EXTRACTO DEL DOCUMENTO ->
^^^^^^^^

Los políticos, académicos, analistas y medios suelen tratarlas como
situaciones puntuales, sobre las que centran su atención cuando ocurren
y, muy pronto, las arrinconan como si el paso del tiempo las superara y
los indicadores de una recuperación, aunque sea leve, fuesen suficientes
para pasar a otras cosas más cómodas o rentables.
En México tenemos varios ejemplos de esto desde las crisis de los
años 1980 hasta la de gran dimensión, como fue la de 2008 y de la cual
se recuerda ahora el décimo aniversario. El caso es que cada una deja
una marca.
Tras la caída de la actividad económica (medida como el producto
interno bruto) que provoca una crisis, ésta tiende a recuperarse,
incluso por efecto de rebote estadístico y se le trata como una
superación. Lo mismo ocurre con los precios de los artículos de consumo,
acciones y bonos, bienes raíces, tasas de interés y tipo de cambio. Se
expresa también en la ocupación de la fuerza de trabajo.
Las crisis son recurrentes y manifiestan el movimiento cíclico de las
variables económicas. Este hecho no debe ocultar, sin embargo, el
asunto primordial de las repercusiones sociales que permanecen
subsumidas en la discusión y sólo reaparecen de modo puntual cuando los
indicadores oficiales se publican periódicamente.
Los individuos y las familias resienten el impacto de una crisis,
tanto en el flujo de sus ingresos como en su patrimonio y la manera en
la que se
recuperanno es evidente, ni pareja y no se expresa fehacientemente en los indicadores económicos y financieros que comúnmente se utilizan.
En todo esto tiene un papel relevante la forma en la que se compone
cíclicamente la deuda que contraen las familias, el acervo que se
acumula y los flujos de pago que exige.

^^^^^^^^

REGISTROS MOSTRADOS ->
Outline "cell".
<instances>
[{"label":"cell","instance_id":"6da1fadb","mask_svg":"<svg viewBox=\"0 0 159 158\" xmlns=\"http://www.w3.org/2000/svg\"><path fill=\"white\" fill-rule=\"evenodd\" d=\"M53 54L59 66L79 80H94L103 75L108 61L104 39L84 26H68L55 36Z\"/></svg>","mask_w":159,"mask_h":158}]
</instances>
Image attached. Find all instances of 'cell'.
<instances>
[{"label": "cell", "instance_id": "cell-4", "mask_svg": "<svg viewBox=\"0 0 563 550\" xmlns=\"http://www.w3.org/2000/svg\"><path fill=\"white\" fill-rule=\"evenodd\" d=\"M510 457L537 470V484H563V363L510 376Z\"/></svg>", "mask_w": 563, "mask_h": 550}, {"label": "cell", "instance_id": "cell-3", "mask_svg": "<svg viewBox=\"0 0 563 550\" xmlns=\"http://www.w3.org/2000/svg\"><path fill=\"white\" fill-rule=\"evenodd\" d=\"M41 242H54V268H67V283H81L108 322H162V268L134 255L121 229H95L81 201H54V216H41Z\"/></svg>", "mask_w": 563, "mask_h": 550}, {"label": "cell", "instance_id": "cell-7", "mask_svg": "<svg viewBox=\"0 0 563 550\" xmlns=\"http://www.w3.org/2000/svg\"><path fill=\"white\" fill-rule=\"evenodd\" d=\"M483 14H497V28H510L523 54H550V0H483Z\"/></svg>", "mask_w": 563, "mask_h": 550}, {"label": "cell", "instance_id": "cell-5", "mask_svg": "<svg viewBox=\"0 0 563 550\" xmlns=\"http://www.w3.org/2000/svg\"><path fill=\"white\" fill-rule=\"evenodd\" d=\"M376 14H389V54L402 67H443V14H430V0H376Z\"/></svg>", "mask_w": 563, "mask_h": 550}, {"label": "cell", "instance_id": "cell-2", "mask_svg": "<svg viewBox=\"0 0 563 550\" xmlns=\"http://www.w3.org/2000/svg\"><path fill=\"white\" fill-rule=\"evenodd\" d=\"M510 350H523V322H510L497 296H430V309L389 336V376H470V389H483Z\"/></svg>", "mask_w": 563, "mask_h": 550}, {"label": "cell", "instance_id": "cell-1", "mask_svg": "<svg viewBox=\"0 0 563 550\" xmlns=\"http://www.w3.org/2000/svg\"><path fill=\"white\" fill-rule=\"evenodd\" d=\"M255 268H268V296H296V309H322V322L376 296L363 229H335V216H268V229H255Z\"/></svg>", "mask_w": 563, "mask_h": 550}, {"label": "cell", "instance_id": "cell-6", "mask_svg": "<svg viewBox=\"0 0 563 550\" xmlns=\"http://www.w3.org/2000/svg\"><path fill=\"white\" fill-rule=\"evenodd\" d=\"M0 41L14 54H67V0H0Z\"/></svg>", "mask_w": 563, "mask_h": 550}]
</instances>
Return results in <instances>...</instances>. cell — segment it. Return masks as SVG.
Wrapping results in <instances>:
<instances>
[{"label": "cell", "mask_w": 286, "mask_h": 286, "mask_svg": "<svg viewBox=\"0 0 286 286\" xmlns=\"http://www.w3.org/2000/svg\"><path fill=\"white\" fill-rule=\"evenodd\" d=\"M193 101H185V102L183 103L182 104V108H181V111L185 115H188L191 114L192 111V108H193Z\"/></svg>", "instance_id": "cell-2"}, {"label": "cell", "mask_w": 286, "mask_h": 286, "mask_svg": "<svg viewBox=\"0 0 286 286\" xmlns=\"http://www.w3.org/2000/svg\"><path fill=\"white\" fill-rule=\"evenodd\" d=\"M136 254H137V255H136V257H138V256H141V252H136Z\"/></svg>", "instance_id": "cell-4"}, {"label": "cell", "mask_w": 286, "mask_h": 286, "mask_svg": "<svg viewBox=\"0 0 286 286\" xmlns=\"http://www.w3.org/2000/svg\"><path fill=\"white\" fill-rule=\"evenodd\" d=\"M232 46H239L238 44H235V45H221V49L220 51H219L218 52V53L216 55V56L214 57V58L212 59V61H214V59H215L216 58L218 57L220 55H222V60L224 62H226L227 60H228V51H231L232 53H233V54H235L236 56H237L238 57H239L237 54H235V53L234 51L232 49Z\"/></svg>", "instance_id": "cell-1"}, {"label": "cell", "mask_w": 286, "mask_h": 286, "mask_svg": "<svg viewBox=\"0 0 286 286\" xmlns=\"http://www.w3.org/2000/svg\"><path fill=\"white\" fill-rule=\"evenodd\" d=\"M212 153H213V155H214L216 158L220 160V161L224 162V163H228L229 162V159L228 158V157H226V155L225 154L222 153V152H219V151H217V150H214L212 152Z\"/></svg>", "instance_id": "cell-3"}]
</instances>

^^^^^^^^

PROBLEMA A RESOLVER -> Copia tal cual el pasaje del texto sobre las crisis económicas en México, desde "Las crisis son" hasta "se publican periódicamente.".

RESPUESTA FINAL ->
Las crisis son recurrentes y manifiestan el movimiento cíclico de las
variables económicas. Este hecho no debe ocultar, sin embargo, el
asunto primordial de las repercusiones sociales que permanecen
subsumidas en la discusión y sólo reaparecen de modo puntual cuando los
indicadores oficiales se publican periódicamente.